MINNEAPOLIS (WCCO) -- The push to put more money in the pockets of low-wage workers has gone from Minneapolis city streets to City Hall.

That is where it ran into resistance when council members decided against a $15 minimum wage ordinance.

Supporters of the measure went to work and secured enough signatures to ask voters in November to amend the city charter. That amendment would commit the city to enforce a graduated push to enforce the higher minimum wage within the next six years.

After a Hennepin County District Court judge agreed with the process, the city appealed that decision to the State Supreme court.

On Tuesday, the five justices listened to arguments from both sides as to the legalities of letting voters decide such measures.

Attorney Charles Nauen represented the city of Minneapolis, asking justices, "Is the minimum wage proposal a proper charter amendment under Minnesota law? The answer to that is no."

Nauen went on to argue that the 96-year-old city charter never intended to allow for initiative and referendum. He said the job of setting municipal code and legislation rests entirely with the elected council members. Nauen added that charter amendments lack the flexibility of ordinances.

"Suddenly this opens the door to having charter amendments which really are in the nature of ordinances but not with the same flexibility to deal with that ordinance," Nauen said.

Attorney Brian Nestor, who argued on behalf of plaintiffs, said the lower court got it right, adding that the high court should affirm the judge's decision to allow the voters decide.
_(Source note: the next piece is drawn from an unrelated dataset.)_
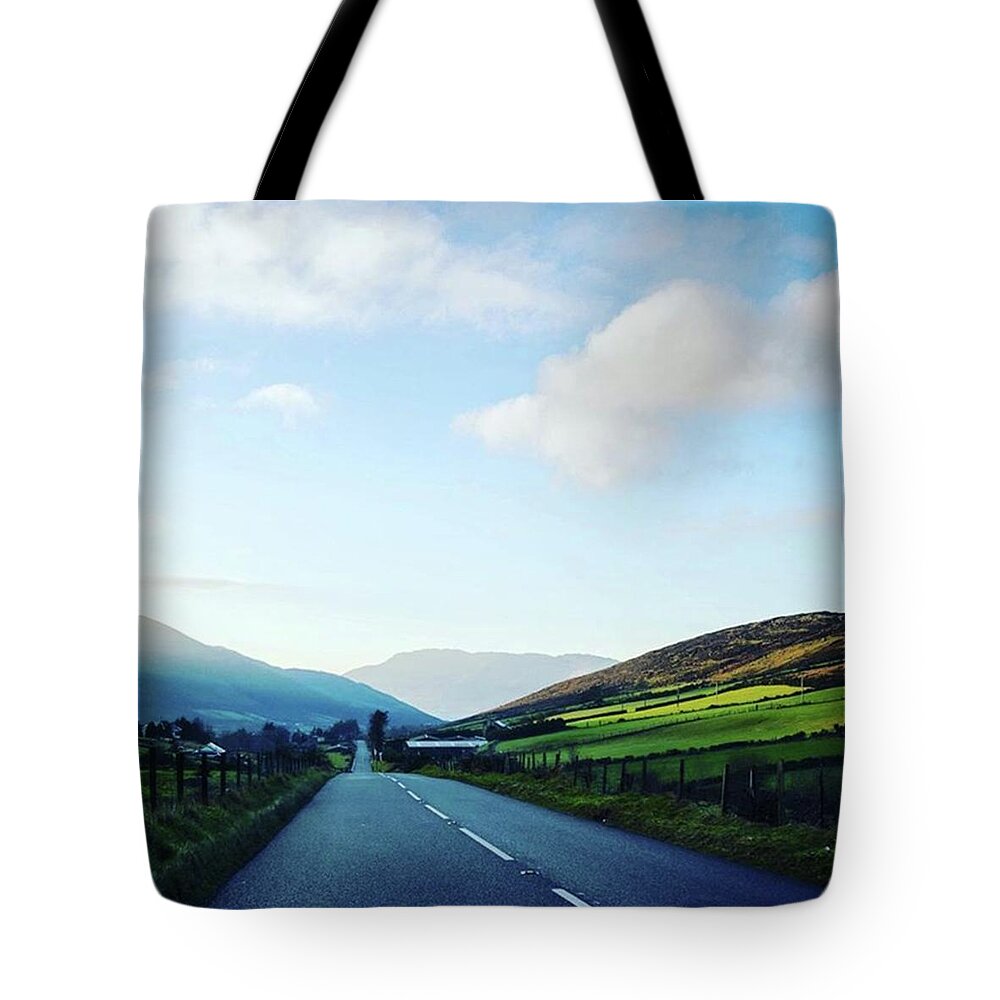 Blue Tote Bag featuring the photograph Riding The Blues by Aleck Cartwright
"The long history by home rule charters has been used by cities in Minnesota to regulate the local functions of promoting the general welfare of their residents," Nestor said.

Justices will now have to decide where that power resides, with the people or those they elect. Both the minimum wage and mandated police liability insurance amendments seek to be on the ballot, so the city needs a decision immediately. It set a Friday deadline for ballots to be formalized.

The Supreme Court is expected to announce the decision within days, with its written opinion coming later.